Text segment →
Segment Open

On Tuesday, Jan. 17th, 18 of us climbed the steps of the US Supreme Court in Washington, D.C. to protest the death penalty. We unfurled a huge thirty-foot long banner that read “Stop Executions!” We also dropped dozens of red and yellow roses all over the steps (representing all the executed and their victims). Hundreds of supporters watched and sang as the police arrested us. It was beautiful.

 

Our nonviolent direct action marked the 40th anniversary of the modern death penalty era. Organized by the Abolitionist Action Committee, our number included leaders and ministers from Black Lives Matters, Sojourners and Red Letter Christians, as well as the anti-death penalty leaders, including members of “Murder Victims Families for Reconciliation, ” people whose loved ones were killed but are against the death penalty.

 

READ other testimonies from SCOTUS action for life.

 

One was Sam Sheppard, whose father was wrongly convicted of killing his mother, who spent ten years in prison before being freed (you might know his story from the TV show and Hollywood movies, “The Fugitive.”)

 

We were remembering January 17, 1977, the day the State of Utah shot to death Gary Gilmore, who “volunteered” to be killed in revenge for his murder of Ben Bushnell and Max Jenson. This state-assisted suicide was the first execution after the Supreme Court’s 1976 decision to uphold the death penalty. Since then, there have been 1442 more executions. Make that 1443. The day after our protest, Virginia executed Ricky Gray. Nearly 3, 000 prisoners are currently on death rows in 31 states.

 

Another friend arrested was Randy Gardner, whose brother was executed in Utah, like Gilmore, by firing squad. “My Brother Ronnie Lee Gardner was executed in 2010 by the same state and by the same method as Gilmore, ” Gardner stated. “I believed then, and I still believe now, that the death penalty is morally wrong. I never condoned what my brother did, but when the state executes someone, they create yet another family that is damaged and grieving. We don’t have to kill to be safe from dangerous criminals and hold them accountable. It is time to abolish the death penalty.”

Segment Closed

Task requirements →
Copy out the account of the death penalty protest at the Supreme Court in full, with every word and punctuation mark unchanged.

Raw data →

Segment Open

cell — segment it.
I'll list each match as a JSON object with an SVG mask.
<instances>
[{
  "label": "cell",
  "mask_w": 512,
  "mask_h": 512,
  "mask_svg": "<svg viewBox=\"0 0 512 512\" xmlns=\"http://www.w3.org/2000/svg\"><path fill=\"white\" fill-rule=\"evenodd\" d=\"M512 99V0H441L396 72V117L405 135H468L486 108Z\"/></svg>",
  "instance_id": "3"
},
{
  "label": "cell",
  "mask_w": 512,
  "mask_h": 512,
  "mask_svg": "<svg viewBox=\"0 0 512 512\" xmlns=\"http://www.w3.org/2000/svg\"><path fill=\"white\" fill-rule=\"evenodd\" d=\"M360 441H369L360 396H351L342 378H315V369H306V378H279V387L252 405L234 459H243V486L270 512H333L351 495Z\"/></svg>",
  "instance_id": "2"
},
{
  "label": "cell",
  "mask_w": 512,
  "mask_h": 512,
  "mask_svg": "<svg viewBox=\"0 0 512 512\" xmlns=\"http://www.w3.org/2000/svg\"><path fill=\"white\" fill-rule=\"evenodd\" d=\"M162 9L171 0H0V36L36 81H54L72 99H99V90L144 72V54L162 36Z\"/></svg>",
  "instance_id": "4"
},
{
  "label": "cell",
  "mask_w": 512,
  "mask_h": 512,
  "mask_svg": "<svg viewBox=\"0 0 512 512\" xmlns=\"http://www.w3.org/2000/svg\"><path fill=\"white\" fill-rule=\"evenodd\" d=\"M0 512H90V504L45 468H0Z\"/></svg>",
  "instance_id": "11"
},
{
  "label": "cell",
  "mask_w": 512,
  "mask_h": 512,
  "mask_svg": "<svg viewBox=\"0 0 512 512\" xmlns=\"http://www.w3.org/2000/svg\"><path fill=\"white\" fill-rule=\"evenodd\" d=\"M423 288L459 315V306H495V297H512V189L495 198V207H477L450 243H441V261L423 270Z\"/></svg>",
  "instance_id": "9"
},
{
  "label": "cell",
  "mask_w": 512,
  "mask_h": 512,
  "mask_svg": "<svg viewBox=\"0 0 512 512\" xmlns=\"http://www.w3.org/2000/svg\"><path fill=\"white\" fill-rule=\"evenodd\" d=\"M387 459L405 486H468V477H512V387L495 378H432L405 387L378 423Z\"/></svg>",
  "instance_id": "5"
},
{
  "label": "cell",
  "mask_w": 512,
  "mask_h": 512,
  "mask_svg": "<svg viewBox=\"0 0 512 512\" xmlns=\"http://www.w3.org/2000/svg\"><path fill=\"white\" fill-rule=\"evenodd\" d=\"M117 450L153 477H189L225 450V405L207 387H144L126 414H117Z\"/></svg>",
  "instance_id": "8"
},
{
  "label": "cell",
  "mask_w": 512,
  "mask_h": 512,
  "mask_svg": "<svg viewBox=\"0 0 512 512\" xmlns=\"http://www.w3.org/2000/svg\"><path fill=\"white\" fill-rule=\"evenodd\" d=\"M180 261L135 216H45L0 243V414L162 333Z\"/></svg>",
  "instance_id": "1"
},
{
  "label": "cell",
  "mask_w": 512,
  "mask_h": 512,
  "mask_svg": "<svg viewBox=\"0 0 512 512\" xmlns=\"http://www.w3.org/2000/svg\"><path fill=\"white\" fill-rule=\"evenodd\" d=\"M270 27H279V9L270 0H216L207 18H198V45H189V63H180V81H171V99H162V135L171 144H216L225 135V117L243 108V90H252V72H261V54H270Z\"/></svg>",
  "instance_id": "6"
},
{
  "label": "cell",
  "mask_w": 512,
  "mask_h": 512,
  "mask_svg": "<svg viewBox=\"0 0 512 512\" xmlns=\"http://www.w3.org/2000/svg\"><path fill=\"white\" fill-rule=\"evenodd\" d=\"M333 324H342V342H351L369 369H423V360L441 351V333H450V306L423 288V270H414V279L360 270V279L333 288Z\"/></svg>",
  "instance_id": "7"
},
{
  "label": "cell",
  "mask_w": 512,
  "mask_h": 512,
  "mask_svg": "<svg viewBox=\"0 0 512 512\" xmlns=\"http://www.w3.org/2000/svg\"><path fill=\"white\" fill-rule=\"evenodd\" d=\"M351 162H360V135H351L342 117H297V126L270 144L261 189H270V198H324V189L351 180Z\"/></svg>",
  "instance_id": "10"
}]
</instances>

Segment Closed

Reply to the exercise →
On Tuesday, Jan. 17th, 18 of us climbed the steps of the US Supreme Court in Washington, D.C. to protest the death penalty. We unfurled a huge thirty-foot long banner that read “Stop Executions!” We also dropped dozens of red and yellow roses all over the steps (representing all the executed and their victims). Hundreds of supporters watched and sang as the police arrested us. It was beautiful.

 

Our nonviolent direct action marked the 40th anniversary of the modern death penalty era. Organized by the Abolitionist Action Committee, our number included leaders and ministers from Black Lives Matters, Sojourners and Red Letter Christians, as well as the anti-death penalty leaders, including members of “Murder Victims Families for Reconciliation, ” people whose loved ones were killed but are against the death penalty.

 

READ other testimonies from SCOTUS action for life.

 

One was Sam Sheppard, whose father was wrongly convicted of killing his mother, who spent ten years in prison before being freed (you might know his story from the TV show and Hollywood movies, “The Fugitive.”)

 

We were remembering January 17, 1977, the day the State of Utah shot to death Gary Gilmore, who “volunteered” to be killed in revenge for his murder of Ben Bushnell and Max Jenson. This state-assisted suicide was the first execution after the Supreme Court’s 1976 decision to uphold the death penalty. Since then, there have been 1442 more executions. Make that 1443. The day after our protest, Virginia executed Ricky Gray. Nearly 3, 000 prisoners are currently on death rows in 31 states.

 

Another friend arrested was Randy Gardner, whose brother was executed in Utah, like Gilmore, by firing squad. “My Brother Ronnie Lee Gardner was executed in 2010 by the same state and by the same method as Gilmore, ” Gardner stated. “I believed then, and I still believe now, that the death penalty is morally wrong. I never condoned what my brother did, but when the state executes someone, they create yet another family that is damaged and grieving. We don’t have to kill to be safe from dangerous criminals and hold them accountable. It is time to abolish the death penalty.”